McDonough Board of Ethics takes no action
By Monroe Roark
Ten months after the issue was first raised, a case before the McDonough Board of Ethics was closed with the board stating that there was nothing on which to take action.
Citing two separate email inquiries by a local citizen received last December and January, the board’s official finding issued October 10 was that the statements within the emails constituted questions and not complaints.
“The board finds that no valid ‘complaint’ was filed in accordance with the requirements of the ethics ordinance and that it has no jurisdiction to issue an advisory opinion to a citizen,” the conclusion statement reads.
This statement was identical in reference to both inquiries by Jea Gackowski, one dated December 21 of last year and the other dated January 19 of this year. The first email asked, “Is it ethical for any council person to vote on any property that is adjacent to or near their property, subdivision or family property? … Is it ethical for a council person to be a tie breaker on a vote that would allow a purchase of property next to their property or near their property?”
The second email was more specific, relating to Council-woman Sandra Vincent, in whose district Gackowski resides. “Is it ethical and in line with the oath Sandra (Vincent) took upon election, to say to me, a constituent that she will not represent, take calls or meet with me and/or to post untrue comments on social media?”
The finding on the second question also stated that none of the allegations against Vincent constitute a violation according to the ethics ordinance.

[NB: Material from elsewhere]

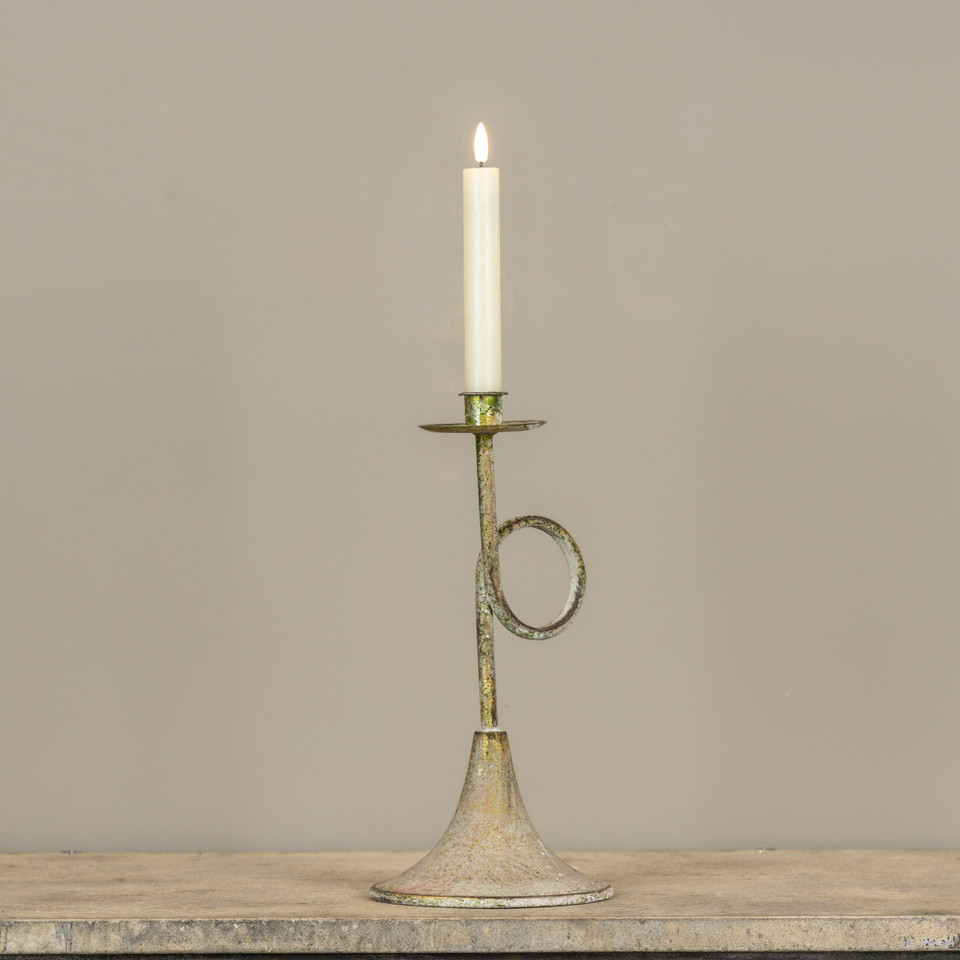 12.25" GOLD TRUMPET TAPER CANDLE HOLDER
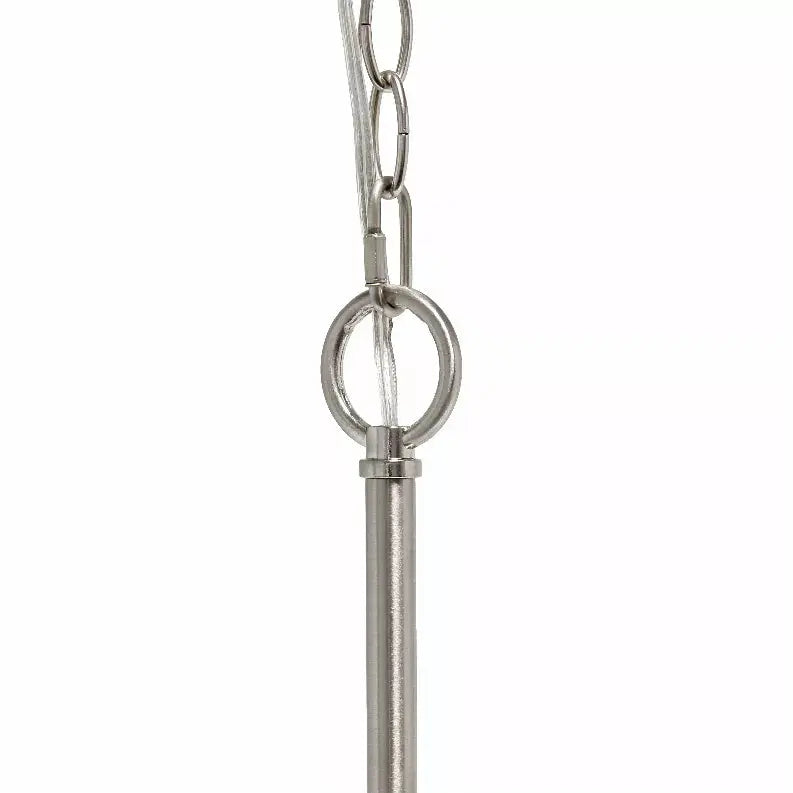 Silver metal pendant with a sleek design, featuring a circular bail and sturdy chain.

In addition to these findings, the three-member ethics board issued several recommendations to the mayor and council. The current ethics ordinance was called “too vague and nonspecific” in several areas, and elected officials were urged to revise it with “more definitive language.”
It was recommended that only a formal complaint be referred to the board. Gackowski’s inquiries were deemed non-complaints because they were not taken under oath and they did not allege specific violations on the part of any city official.
As the board’s finding stated that it would not issue advisory opinions to citizens, the recommendation was made that this be more clear in the ethics ordinance and that the city might want to create a process for hearing and answering these kinds of questions from citizens.
The final recommendation was that the mayor and council consider revising the ordinance to have complaints heard by a hired attorney instead of a citizen panel. It was noted that assembling volunteer board members for hearings can be difficult and non-lawyer citizens on such a panel may be unfamiliar with necessary details regarding the application and enforcement of the ethics ordinance.
Before these matters were concluded, Vincent raised the question at the September 19 council meeting of whether the city should pay for her own legal representation after being told by the city attorney that the city could represent her.
Vincent claimed that the majority of the issues before the ethics board concerned the council as a whole and not just her. She added that she had not violated her oath of office by refusing to meet with Gackowski.
“Not physically meeting with an individual who I felt could possibly promote a threatening environment was, I felt, within my constitutional rights,” said Vincent, who added that this question should have been answered by the city’s legal department and never reached the level of an ethics board hearing.
The council did not take any action on Vincent’s request at its September 19 or October 6 meeting.